For Hobby’s Sake
I’ve lost sleep again. The words were spinning around my head, and I hate to ignore them. I’m afraid, I let this go for something as dispensable as sleep, and I could be letting something amazing slip out of my grasp. I have to do it. I have to roll out of bed, squint into the assault of light, grab my pen and notebook, and write. I rationalize that the desire to write my thoughts down will keep me awake whether I act on it or not.
It’s always hard to explain to people why I’m so tired the next day, though. I’m hesitant to start with the preface, ‘I’m a poet and…’. When people think of poets, they probably think, Longfellow, Dickinson, Poe’s “The Raven”. And if they hear someone describe herself as a poet, they think that person is being arrogant enough to presume that she is a world-class poet, worthy of being associated with such names. But when I tell people that I’m a poet, it’s simply because I can think of no other term made to describe ‘one who writes poems’.
It can be difficult to have a passion for something so abstract. When that terrifying alarm goes off in the middle of class, the volunteer fire fighters can, understandably, drop whatever they are doing to get to that fire. But I’ve found that teachers frown upon a student blatantly tuning out a lecture to scribble something out into a notebook. The metaphoric fire is certainly not visible to anyone but that individual. It may not be a matter of life and death, but once that idea escapes, chances are it’s gone for good. Ideas are sneaky like that.
I definitely think people judge me as being an artsy, theatrical person, in all the disparaging, stereotypical ways such people are perceived when I take that leap of faith to admit to them that I am, indeed, a poet. I don’t additionally confess to having the plague, but sometimes I think I might as well have. I’m suddenly markedly different; I’m a dangerous, impulsive hippie, braiding my hair and smoking weed. Then again, writing for Commentary in this newspaper, instead of writing some hard-hitting news in a more objective section, seems to spark some counter-culture biases, itself.

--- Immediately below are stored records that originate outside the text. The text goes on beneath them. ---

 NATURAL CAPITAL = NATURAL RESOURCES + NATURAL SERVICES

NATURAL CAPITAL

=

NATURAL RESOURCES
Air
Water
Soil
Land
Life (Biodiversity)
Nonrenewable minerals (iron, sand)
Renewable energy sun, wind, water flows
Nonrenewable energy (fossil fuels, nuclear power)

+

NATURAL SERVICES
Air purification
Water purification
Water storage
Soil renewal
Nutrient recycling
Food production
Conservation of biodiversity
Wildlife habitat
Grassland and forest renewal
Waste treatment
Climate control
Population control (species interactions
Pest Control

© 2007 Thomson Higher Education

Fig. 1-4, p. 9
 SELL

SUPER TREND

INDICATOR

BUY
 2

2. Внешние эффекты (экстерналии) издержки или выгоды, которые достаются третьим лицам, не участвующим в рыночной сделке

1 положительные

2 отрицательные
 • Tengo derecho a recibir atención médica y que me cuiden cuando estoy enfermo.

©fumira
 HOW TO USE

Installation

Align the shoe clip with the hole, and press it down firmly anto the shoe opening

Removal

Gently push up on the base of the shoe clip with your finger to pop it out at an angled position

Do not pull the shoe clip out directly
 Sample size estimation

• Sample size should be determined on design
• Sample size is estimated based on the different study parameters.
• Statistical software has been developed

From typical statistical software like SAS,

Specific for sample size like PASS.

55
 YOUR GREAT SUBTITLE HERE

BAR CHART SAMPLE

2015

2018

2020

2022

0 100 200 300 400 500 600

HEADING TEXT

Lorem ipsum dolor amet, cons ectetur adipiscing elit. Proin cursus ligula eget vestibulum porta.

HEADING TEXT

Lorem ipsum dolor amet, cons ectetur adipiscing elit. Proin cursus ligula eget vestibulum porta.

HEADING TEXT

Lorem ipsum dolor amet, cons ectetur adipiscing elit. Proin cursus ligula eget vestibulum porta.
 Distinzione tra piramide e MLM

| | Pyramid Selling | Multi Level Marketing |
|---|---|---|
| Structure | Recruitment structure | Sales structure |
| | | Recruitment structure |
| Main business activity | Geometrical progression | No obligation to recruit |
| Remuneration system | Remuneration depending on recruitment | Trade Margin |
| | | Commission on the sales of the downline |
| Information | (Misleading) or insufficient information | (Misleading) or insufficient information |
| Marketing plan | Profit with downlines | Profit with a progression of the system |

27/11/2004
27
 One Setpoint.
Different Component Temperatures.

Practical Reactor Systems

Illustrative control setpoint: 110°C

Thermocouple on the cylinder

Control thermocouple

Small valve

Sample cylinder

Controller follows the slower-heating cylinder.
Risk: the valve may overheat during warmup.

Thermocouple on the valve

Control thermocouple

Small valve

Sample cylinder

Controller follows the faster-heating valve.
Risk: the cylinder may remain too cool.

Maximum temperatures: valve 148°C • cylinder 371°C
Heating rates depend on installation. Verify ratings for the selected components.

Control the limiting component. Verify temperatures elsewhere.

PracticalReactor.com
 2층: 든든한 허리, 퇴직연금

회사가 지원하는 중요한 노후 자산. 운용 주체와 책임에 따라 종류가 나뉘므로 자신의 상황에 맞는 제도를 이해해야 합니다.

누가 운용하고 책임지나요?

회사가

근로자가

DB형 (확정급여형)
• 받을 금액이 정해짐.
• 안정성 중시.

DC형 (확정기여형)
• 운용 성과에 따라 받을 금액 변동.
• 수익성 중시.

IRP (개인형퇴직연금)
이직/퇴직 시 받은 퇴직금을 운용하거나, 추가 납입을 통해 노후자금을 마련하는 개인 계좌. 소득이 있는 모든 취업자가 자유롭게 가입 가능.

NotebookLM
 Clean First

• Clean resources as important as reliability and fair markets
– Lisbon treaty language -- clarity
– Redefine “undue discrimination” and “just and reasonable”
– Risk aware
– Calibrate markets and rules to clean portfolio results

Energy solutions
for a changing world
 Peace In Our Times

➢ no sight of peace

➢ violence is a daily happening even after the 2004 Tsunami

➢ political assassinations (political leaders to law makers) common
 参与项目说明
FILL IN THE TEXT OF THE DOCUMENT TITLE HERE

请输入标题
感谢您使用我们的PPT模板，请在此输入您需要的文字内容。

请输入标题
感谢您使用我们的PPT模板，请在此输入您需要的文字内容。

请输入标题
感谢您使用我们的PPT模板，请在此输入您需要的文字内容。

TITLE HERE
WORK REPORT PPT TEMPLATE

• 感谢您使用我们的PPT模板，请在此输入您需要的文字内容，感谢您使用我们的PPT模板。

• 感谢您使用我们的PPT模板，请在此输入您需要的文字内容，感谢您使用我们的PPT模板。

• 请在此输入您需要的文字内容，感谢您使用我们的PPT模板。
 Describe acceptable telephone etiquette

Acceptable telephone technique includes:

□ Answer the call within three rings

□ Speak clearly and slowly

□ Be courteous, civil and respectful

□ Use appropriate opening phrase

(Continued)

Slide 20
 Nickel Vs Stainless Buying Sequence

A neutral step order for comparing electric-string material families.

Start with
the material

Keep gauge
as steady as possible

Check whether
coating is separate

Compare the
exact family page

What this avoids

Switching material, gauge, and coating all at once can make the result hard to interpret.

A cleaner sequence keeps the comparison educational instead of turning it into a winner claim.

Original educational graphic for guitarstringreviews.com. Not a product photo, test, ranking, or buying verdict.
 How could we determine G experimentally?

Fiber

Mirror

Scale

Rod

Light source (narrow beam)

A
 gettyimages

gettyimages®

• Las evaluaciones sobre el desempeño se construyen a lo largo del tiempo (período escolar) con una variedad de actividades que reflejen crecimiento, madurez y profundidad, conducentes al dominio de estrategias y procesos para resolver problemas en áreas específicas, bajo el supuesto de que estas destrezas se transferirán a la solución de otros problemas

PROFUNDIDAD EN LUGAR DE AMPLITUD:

It’s odd – for all this commotion, what am I ever going to do with poetry? I never promised I was good. I guess it falls under the category of ‘hobby’. Like Bobby’s prized stamp collection, rarely does anyone else see or more than feign to care about my poetry. I do it purely for my own enjoyment; I have far more poems smudged in notebooks than poems published in some form or another.
This might lead sane people to ask, ‘then why are you still awake?’ At the end of the day (sometimes literally), it’s just like everyone else’s reasons for doing all their own crazy things: you can’t help what you love. And I love it when I can express my thoughts exactly how I want, reconstruct the ideas in my mind into actual eloquent words. So often, there are simply no words. Some situations transcend language. If I can say something that I’ve never found words to explain before, that’s magic to me. It’s worth a whole lot more than sleep.